Ces décisions marquent un tournant dans la régulation des géants de la technologie, tant en Europe qu’aux États-Unis, où Google fait également face à plusieurs enquêtes et procès. Elles réaffirment la volonté de la Commission européenne de réguler les pratiques des entreprises multinationales pour garantir une concurrence équitable et une fiscalité juste au sein de l’Union.
Europe
Rome envisage de faire payer l’accès à la fontaine de Trevi
Face à l’afflux massif de visiteurs à la fontaine de Trevi, la municipalité de Rome étudie l’idée d’instaurer un accès payant pour les touristes. Cette mesure vise à protéger ce site emblématique tout en préservant l’expérience locale et culturelle des Romains.
La fontaine de Trevi, chef-d’œuvre baroque et symbole incontournable de la Ville éternelle, attire chaque année des millions de touristes. Afin de répondre au défi croissant du surtourisme, les autorités romaines envisagent de mettre en place un système de gestion plus strict de l’accès à ce lieu mythique. Alessandro Onorato, adjoint au tourisme à la mairie, a ainsi suggéré l’instauration d’horaires d’accès précis et de quotas de visiteurs pour mieux encadrer la foule et limiter les débordements.
Cette initiative, encore à l’étude, proposerait aux visiteurs de réserver des créneaux horaires, un dispositif permettant de contrôler non seulement le flux des touristes, mais aussi leurs comportements souvent inappropriés. L’un des objectifs principaux est d’éviter des scènes de désordre, telles que la consommation de nourriture sur les marches entourant la fontaine. Onorato a précisé que ce système de réservation ne serait pas une source de revenus pour la ville : les Romains auraient un accès gratuit, tandis que les touristes étrangers se verraient demander un modeste droit d’entrée d’un euro.
Toutefois, il n’y a encore aucune décision ferme. Un porte-parole de la municipalité a tempéré l’enthousiasme autour de ce projet en rappelant qu’il ne s’agit pour l’instant que d’une ébauche d’idée. Pourtant, le problème du tourisme de masse devient de plus en plus pressant, avec un nombre croissant de visiteurs dans la capitale italienne. Ce phénomène devrait s’intensifier à l’approche du Jubilé de 2025, une année sainte qui pourrait attirer près de 30 millions de personnes à Rome et au Vatican.
Rome n’est pas la seule ville italienne confrontée à ce défi. Venise, autre site emblématique, a déjà testé un système de billets payants pour les visiteurs à la journée lors des périodes d’affluence, une mesure destinée à canaliser les flux touristiques. Parallèlement, le gouvernement de Giorgia Meloni réfléchit à une hausse significative de la taxe de séjour, une proposition qui suscite la colère des professionnels du secteur touristique, craignant une baisse de la fréquentation.

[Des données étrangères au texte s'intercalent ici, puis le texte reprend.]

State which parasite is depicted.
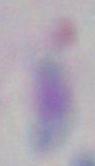

This is Toxoplasma gondii.

Micrograph. Captured at 1000x magnification.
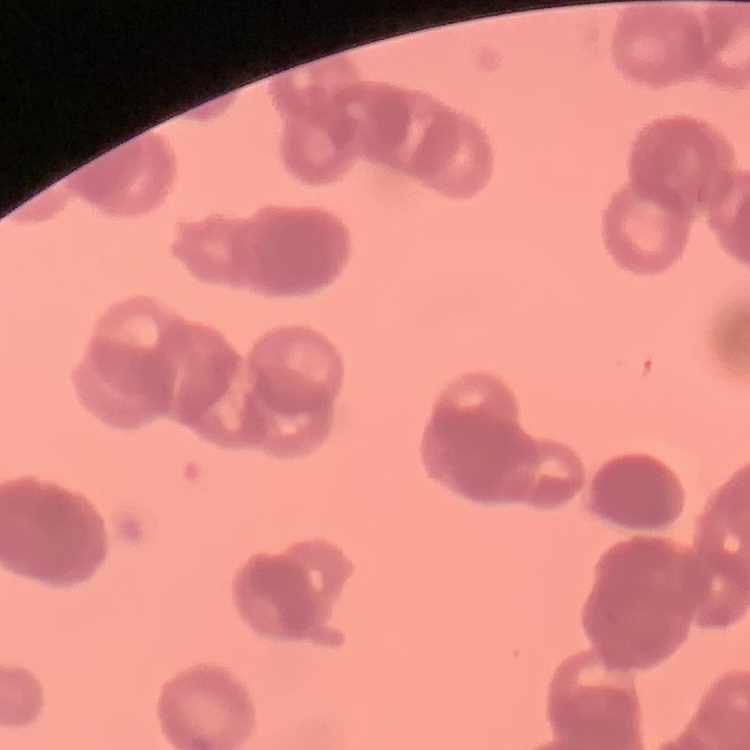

Outre la gestion des flux, les autorités romaines veulent également préserver le centre historique de la capitale en limitant l’ouverture de nouvelles structures d’hébergement touristique. Toutefois, ce pouvoir échappe pour l’instant à la municipalité. Si elle peut encadrer l’implantation de nouveaux restaurants et fast-foods dans cette zone, elle n’a pas la compétence pour réguler le développement des chambres d’hôtes ou des logements de vacances.
La volonté de Rome d’encadrer l’accès à ses trésors culturels illustre bien le dilemme auquel sont confrontées les grandes métropoles européennes : préserver leur patrimoine tout en accueillant un tourisme toujours plus florissant.